Honorable Richard Peña Raymond, Chair, House Committee on Human Services
Ursula Parks, Director, Legislative Budget Board
HB2673 by Blanco (Relating to the eligibility of certain persons for the supplemental nutrition assistance program.), As Introduced
Drug testing individuals after a five-year disqualification period from the Supplemental Nutrition Assistance Program could result in indeterminate costs to General Revenue Funds. The fiscal implications of the bill cannot be determined at this time as the number of individuals who would need a drug test cannot be estimated.
The bill would amend Chapter 33 of the Human Resources Code by imposing a five-year disqualification penalty in the Supplemental Nutrition Assistance Program (SNAP) for individuals with drug-related felony convictions, and a permanent disqualification for individuals convicted of certain crimes. The bill would allow individuals who have a felony drug conviction to regain eligibility for SNAP, if after five years from the conviction date, they submit a drug test and the drug test does not indicate the presence of marijuana or a controlled substance not prescribed by a health practitioner. The bill also imposes a permanent disqualification for SNAP for individuals convicted of certain criminal offenses. The bill would be effective on September 1, 2015.
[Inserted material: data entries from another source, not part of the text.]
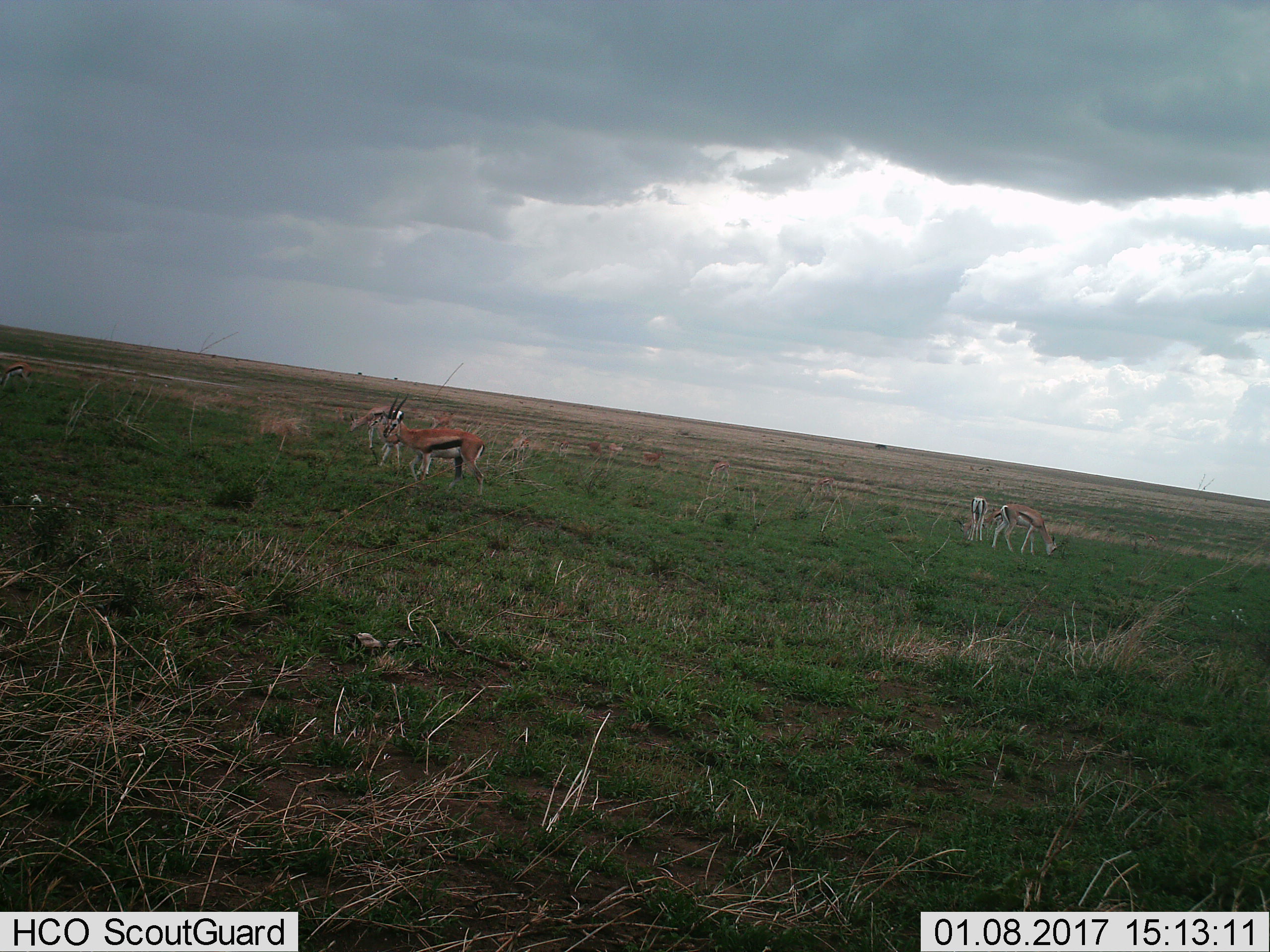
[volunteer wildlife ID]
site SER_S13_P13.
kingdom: Animalia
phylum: Chordata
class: Mammalia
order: Artiodactyla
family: Bovidae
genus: Eudorcas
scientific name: Eudorcas thomsonii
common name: thomson's gazelle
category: gazellethomsons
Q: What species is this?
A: Gazellethomsons (thomson's gazelle) (Eudorcas thomsonii).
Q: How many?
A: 9.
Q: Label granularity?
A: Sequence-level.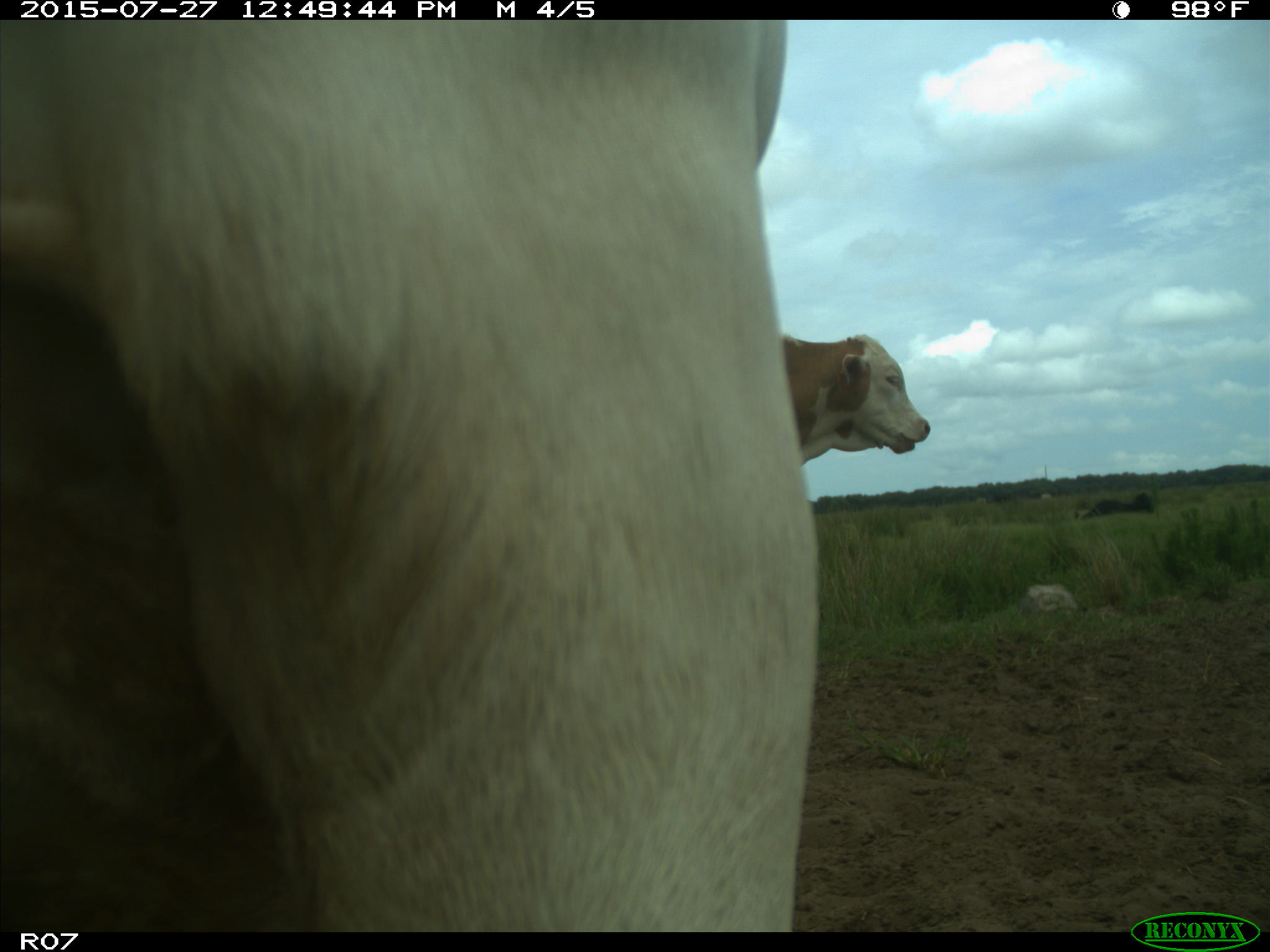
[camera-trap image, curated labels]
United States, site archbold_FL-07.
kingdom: Animalia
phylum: Chordata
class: Mammalia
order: Artiodactyla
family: Bovidae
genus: Bos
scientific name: Bos taurus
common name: domestic cow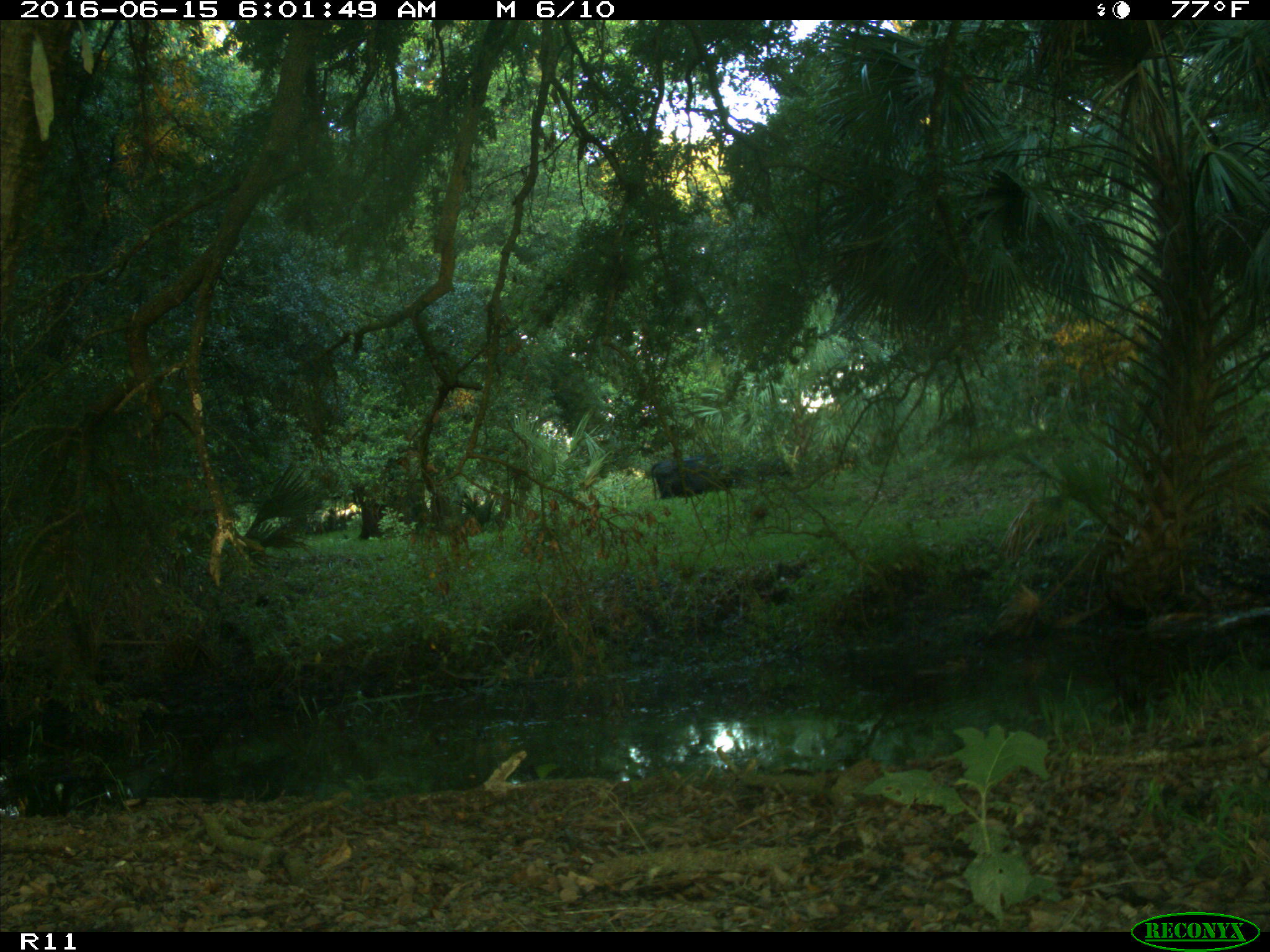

The Health and Human Services Commission (HHSC) indicates there would be a minimal cost associated with implementing modifications to the eligibility system. Based on LBB's analysis of HHSC duties and responsibilities, the costs associated with modifications to the eligibility system could be accomplished using existing resources. HHSC could incur costs associated with the implementation of drug tests to individuals. HHSC could not estimate the number of individuals who would need a drug test after the five-year disqualification period, therefore, HHSC could not estimate the cost of drug testing these individuals. If HHSC obtains federal approval to implement the provisions of the bill, the state share would be 50 percent for the cost of the drug tests. All SNAP benefits are federally funded; therefore, there would be no additional cost to the state for an increase number of recipients receiving benefits.
Local Government Impact
No fiscal implication to units of local government is anticipated.